May 18, 2015: Simon's birthday fell on a Sunday this year. The big 18th birthday--the one I've been gearing up for, the one I wondered how painful it might feel, the one I've been writing up to--came at the end of a four-day weekend. We used the time as a lazy "stay-cation," and I'll admit I got used to the slow pace. Waking up for Monday again today was tricky, especially since it was a "home office" day for me, which means I can use my time as I see fit to get done what I need to do. Sometimes it's hard to un-pause.

It was a gorgeous day, and I spent some time in the garden--long enough to stake my peonies (they reach my shoulders) before they open their heavy blooms. Lunch on the back terrace and some reading time. Course prep. Invoices. By late afternoon I felt mostly back to normal. I wasn't sad today, but I experienced some blankness. I think that's one of the harder modes of grieving--it's vague and uncomfortable. It's not a time for tears; it's a loose-ends feeling. A gap.

May 18, 1997: After Simon's 2:30 pm birth on Saturday, we stayed one night in the birthing room. Markus must have had a fold-out bed. I was on the hospital bed. And Simon moved between the clear plexiglass bassinet thing and a place tucked in beside me. We never let him out of our sight and scarcely let him out of our hands. We chose not to circumcise, and we didn't want anyone to assume otherwise. On Sunday morning, the three of us followed a nurse to another station where she would prick Simon's heal to soak five quarter-sized circles on a paper card for the PKU test. We had tried to get out of that one but followed our birth teacher's advice not to get a mark against us in the State's records by refusing. We didn't like doing it, but doing it together made it feel OK.

Anne Adams
Before our discharge in the afternoon, we had three important visitors. Anne Adams, who had watched Gilbert Grape with us the night before my labor started, came to meet Simon. We were lucky to have her nearby. She was a huge support through pregnancy and labor, and she was a patient friend and willing babysitter later on.

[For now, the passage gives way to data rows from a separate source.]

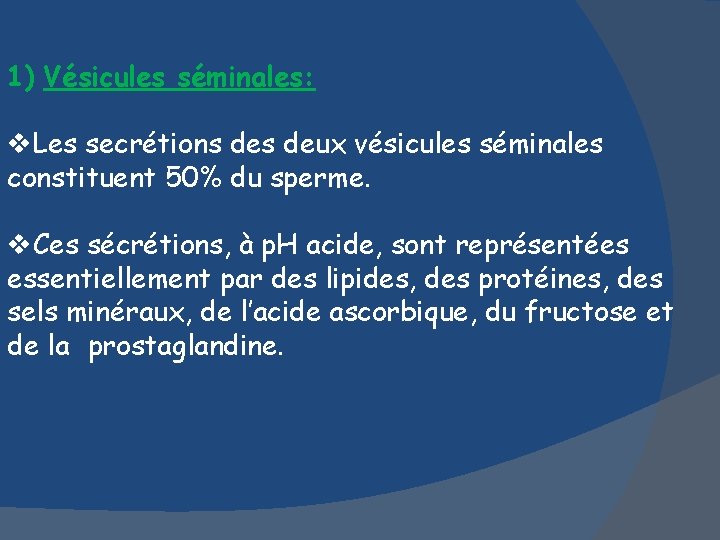 1) Vésicules séminales:

❖Les secrétions des deux vésicules séminales constituent 50% du sperme.

❖Ces sécrétions, à pH acide, sont représentées essentiellement par des lipides, des protéines, des sels minéraux, de l'acide ascorbique, du fructose et de la prostaglandine.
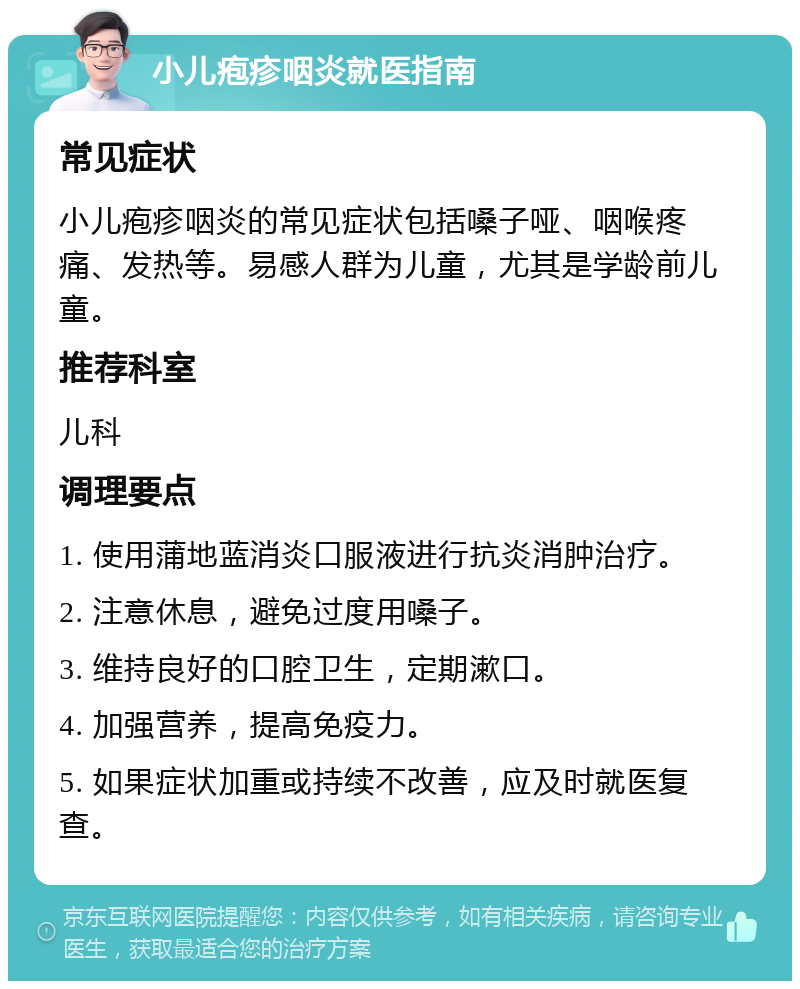 小儿疱疹咽炎就医指南

常见症状

小儿疱疹咽炎的常见症状包括嗓子哑、咽喉疼痛、发热等。易感人群为儿童，尤其是学龄前儿童。

推荐科室

儿科

调理要点

1. 使用蒲地蓝消炎口服液进行抗炎消肿治疗。

2. 注意休息，避免过度用嗓子。

3. 维持良好的口腔卫生，定期漱口。

4. 加强营养，提高免疫力。

5. 如果症状加重或持续不改善，应及时就医复查。

京东互联网医院提醒您：内容仅供参考，如有相关疾病，请咨询专业医生，获取最适合您的治疗方案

Markus and I had thought a lot about our wishes for getting started as a new family, and we decided we wanted to be on our own in our home for the first two weeks. We wanted to learn from our baby and give ourselves time and space to bond. We'd encountered this recommendation in a number of readings and birth class discussions.

Grandad
This bonding time made sense with Markus' academic schedule, too. He was nearing the end of his first two years of PhD studies. As I recall it, we had two weeks before Markus entered a three-week period of intensive research and writing on three complex questions. The PhD students and their families talked of prelims with shudders befitting horror movies. (The Organizational Behavior department changed the process not too many years later.) We wanted Markus to get undiluted father-baby-mother time before that craziness started.

Grann
Soon after Simon's birth, we called my parents in Ohio to tell them the happy news. We wanted them to meet their tiny grandson, and we invited them to drive up on Sunday morning to meet Simon in the hospital and spend time with us after we got back to our apartment in Family Housing.

My parents did some grocery shopping, and my mother cooked a nice evening meal. It was lovely to have them there and to be taken care of. Respectful of our plan to move forward as a threesome for the earliest days, my parents drove home again that evening. Simon was the tiniest grandchild they had held in their arms (the others being born further away). That is, until my mom was right there in the room with us when I gave birth to Miriam (but that's another story).